Start of Block

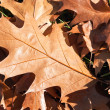 Oak leaves — Stock Photo #8817353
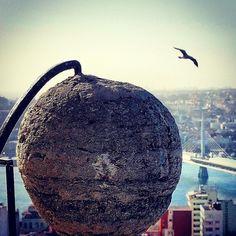 """...özgürlük ve uçabilmeye ait hiçbir şeyle sınırlanması mümkün olmayan mükemmel bir fikirdi""  ""...a perfect idea of freedom and flight limited by nothing at all"" #richardbach #martı #Seagull  _____________________________________________ #architecture #building #streetphotographer #design #material #art #oyaakkul_3 #travel #traveling #vacation #visiting #instatravel #instago #instagood #trip #holiday #photooftheday #tourism #tourist #instapassport #instatraveling #mytravelgram #travelgram…"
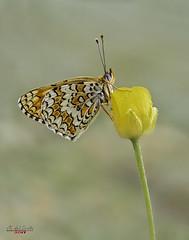 Festival floral (gatomotero) Tags: olympusomdem1 mzuiko60 mariposa flor ambiente nature campo focusbracketing naranjas butterfly lepidopteros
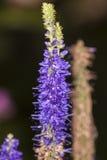 Agastache foeniculum Fotografia Royalty Free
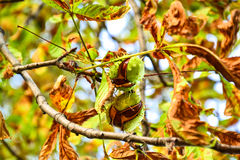 Ajar chestnuts growing on the tree Royalty Free Stock Photo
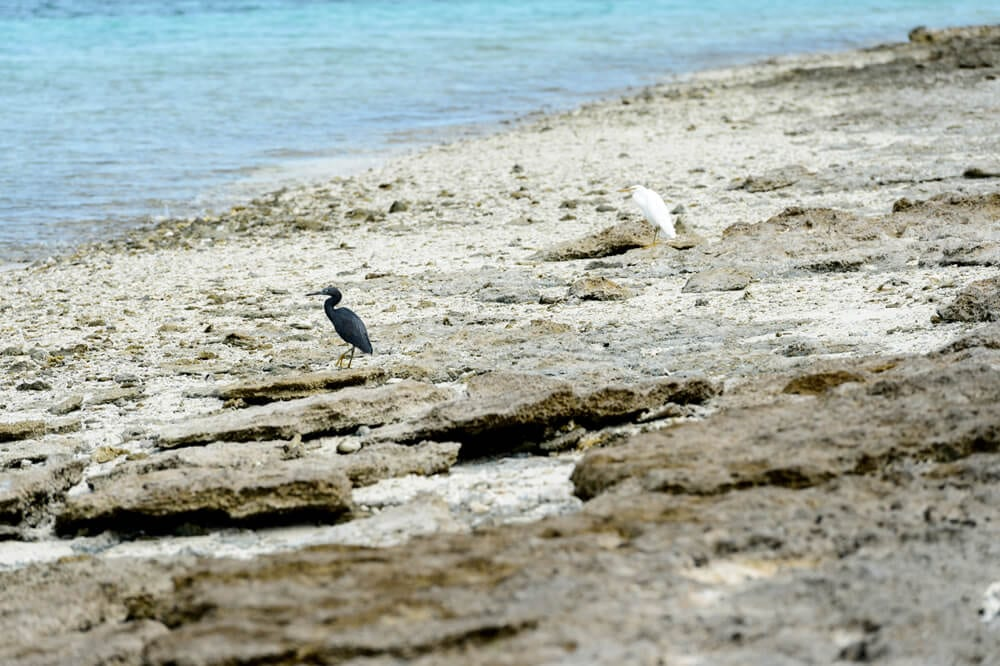 Bird Watching Southern Great Barrier Reef - Marine Birds and Birds of Lady Musgrave Island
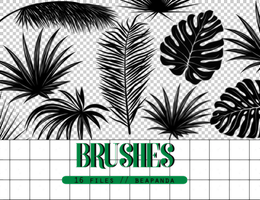 Brushes 008 // Tropical by BEAPANDA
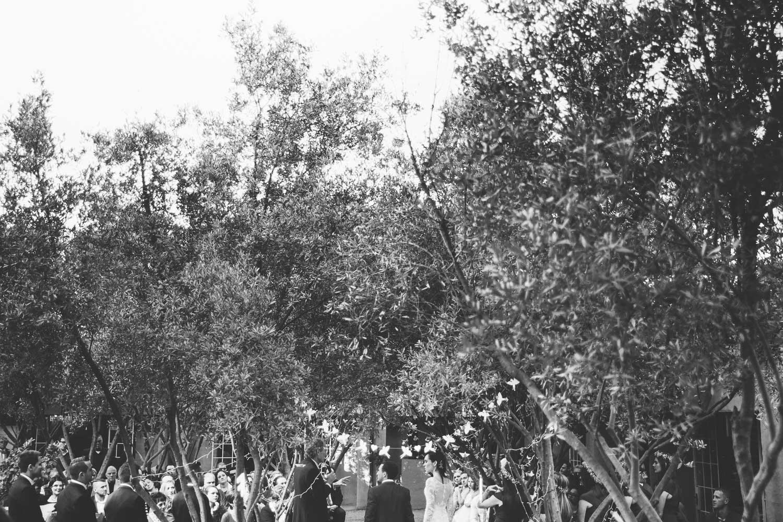 italian-wedding-city-urban-wedding-photographer-south-africa35.jpg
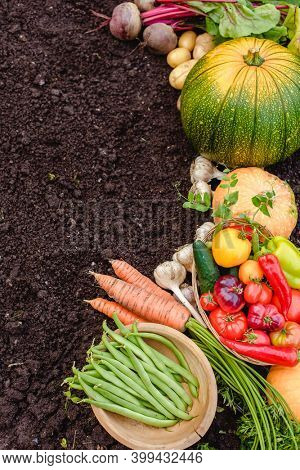 Harvest vegetables on the ground. Potatoes, carrots, beets, peppers, tomatoes, cucumbers, beans, pumpkin, onions and garlic. Autumn harvest farmers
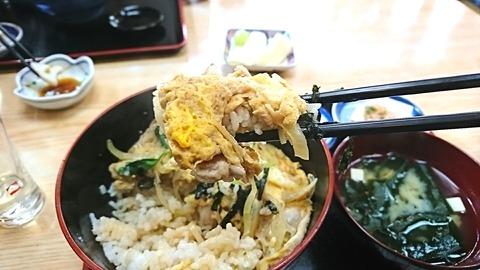 尾張屋:⑫親子丼箸で持って191117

End of Block

**EXERCISE DIRECTIONS:** Word for word, give back each entry from above, but skip any picture.

**OUTPUT OF THE TASK:**
 Oak leaves — Stock Photo #8817353
 """...özgürlük ve uçabilmeye ait hiçbir şeyle sınırlanması mümkün olmayan mükemmel bir fikirdi""  ""...a perfect idea of freedom and flight limited by nothing at all"" #richardbach #martı #Seagull  _____________________________________________ #architecture #building #streetphotographer #design #material #art #oyaakkul_3 #travel #traveling #vacation #visiting #instatravel #instago #instagood #trip #holiday #photooftheday #tourism #tourist #instapassport #instatraveling #mytravelgram #travelgram…"
 Festival floral (gatomotero) Tags: olympusomdem1 mzuiko60 mariposa flor ambiente nature campo focusbracketing naranjas butterfly lepidopteros
 Agastache foeniculum Fotografia Royalty Free
 Ajar chestnuts growing on the tree Royalty Free Stock Photo
 Bird Watching Southern Great Barrier Reef - Marine Birds and Birds of Lady Musgrave Island
 Brushes 008 // Tropical by BEAPANDA
 italian-wedding-city-urban-wedding-photographer-south-africa35.jpg
 Harvest vegetables on the ground. Potatoes, carrots, beets, peppers, tomatoes, cucumbers, beans, pumpkin, onions and garlic. Autumn harvest farmers
 尾張屋:⑫親子丼箸で持って191117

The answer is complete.